Pentaho Tools :

Pentaho C-Tools(CDE,CDF,CDA),Pentaho CE & EE Server,OLAP-Cubes,Analysis using Pivot4J, Saiku Analytics, Saiku Reporting, Ad-hoc Reporting using Interactive Reporting Tool,Dashboards,Reports using PRD, PDD,Data Integration using Kettle ETL,Data Mining usign WEKA,Integration of Servers with Databases,Mobile/iPad compatible Dashboards using Bootstrap Css,Drilldown dashboards,Interactive Dashboards

Saturday 30 May 2015

Self-Signed SSL/TLS Configuration HOW-TO with Pentaho CE 5.3 BA Server || change http://localhost:8080/pentaho TO https://localhost:8443/pentaho/Login

It's a weekend playing with Pentaho CE 5.3 Business Analytics  server. Yeah..!!! it is. I love playing with Pentaho  BI suite though it is a small outcome or a bigger. I can't classify this post is a bigger or smaller but I just want to share how I did this and hope this will helpful to someone, somewhere across the globe who is/are looking for the same.

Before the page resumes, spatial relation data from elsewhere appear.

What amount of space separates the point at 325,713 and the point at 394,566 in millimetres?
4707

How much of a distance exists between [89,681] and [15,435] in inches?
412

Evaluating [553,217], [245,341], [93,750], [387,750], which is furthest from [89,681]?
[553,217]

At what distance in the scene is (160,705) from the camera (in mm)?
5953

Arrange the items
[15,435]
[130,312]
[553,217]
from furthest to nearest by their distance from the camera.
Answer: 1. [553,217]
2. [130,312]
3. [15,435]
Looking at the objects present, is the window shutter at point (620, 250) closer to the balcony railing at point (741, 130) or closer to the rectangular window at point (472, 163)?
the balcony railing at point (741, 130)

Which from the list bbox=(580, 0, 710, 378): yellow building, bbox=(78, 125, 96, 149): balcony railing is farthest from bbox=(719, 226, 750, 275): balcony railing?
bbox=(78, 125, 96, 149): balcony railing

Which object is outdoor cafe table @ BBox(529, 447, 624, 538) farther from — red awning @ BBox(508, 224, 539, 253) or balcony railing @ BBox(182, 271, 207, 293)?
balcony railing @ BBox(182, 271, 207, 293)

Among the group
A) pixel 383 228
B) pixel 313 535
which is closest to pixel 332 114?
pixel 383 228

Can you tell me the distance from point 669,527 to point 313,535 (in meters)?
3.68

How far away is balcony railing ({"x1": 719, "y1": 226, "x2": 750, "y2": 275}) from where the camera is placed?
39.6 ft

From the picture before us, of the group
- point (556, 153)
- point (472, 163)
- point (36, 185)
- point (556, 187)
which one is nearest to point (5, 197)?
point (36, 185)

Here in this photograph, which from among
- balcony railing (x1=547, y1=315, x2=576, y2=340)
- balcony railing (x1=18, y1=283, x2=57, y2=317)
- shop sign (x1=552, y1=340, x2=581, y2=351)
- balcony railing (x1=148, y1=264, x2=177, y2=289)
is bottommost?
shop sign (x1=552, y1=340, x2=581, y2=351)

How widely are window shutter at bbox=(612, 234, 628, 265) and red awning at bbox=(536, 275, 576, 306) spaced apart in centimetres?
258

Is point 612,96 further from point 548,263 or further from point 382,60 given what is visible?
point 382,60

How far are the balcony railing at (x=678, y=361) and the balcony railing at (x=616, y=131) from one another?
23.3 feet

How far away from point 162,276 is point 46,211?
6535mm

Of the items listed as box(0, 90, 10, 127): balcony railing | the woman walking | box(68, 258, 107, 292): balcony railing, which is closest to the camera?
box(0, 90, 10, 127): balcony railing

Special thanks to Madhava & Piyush Bhatt for making me to explore this. 


Technology : 
* Pentaho BA Server CE 5.3
* Tomcat-7
* Java 1.7 (Oracle Java)
* Operating System : Windows-7 Home Premium. 
* Web browsers used to test : Google Chrome & Internet Explorer 

Aim of the article : 
Install SSL certificate to Pentaho BA Server 
i.e., change http://localhost:8080/pentaho TO https://localhost:8443/pentaho

What is Secure Sockets Layer (SSL) ?
  • It is  technology which allow web browsers and web servers to communicate over a secured connection. 
  • This means that the data being sent is encrypted by one side, transmitted, then decrypted by the other side before processing. 
  • This is a two-way process, meaning that both the server AND the browser encrypt all traffic before sending out data.
  • Another important aspect of the SSL/TLS protocol is Authentication. 
  • This means that during your initial attempt to communicate with a web server over a secure connection, that server will present your web browser with a set of credentials, in the form of a "Certificate", as proof the site is who and what it claims to be. In certain cases, the server may also request a Certificate from your web browser, asking for proof that you are who you claim to be. This is known as "Client Authentication,"
  •  Although in practice this is used more for business-to-business (B2B) transactions than with individual users. Most SSL-enabled web servers do not request Client Authentication.
Step by Step procedure :

1) Make sure java 1.7 is installed in machine & set JAVA_HOME in environment variables. 

2) Also make sure Pentaho BA server is running as a test drive before installing SSL certificate. 

3) There are two types of certificates we can install. 
     a) Self- Signed certificate ( Not trusted)
     b) Certificate from a certificate authority. 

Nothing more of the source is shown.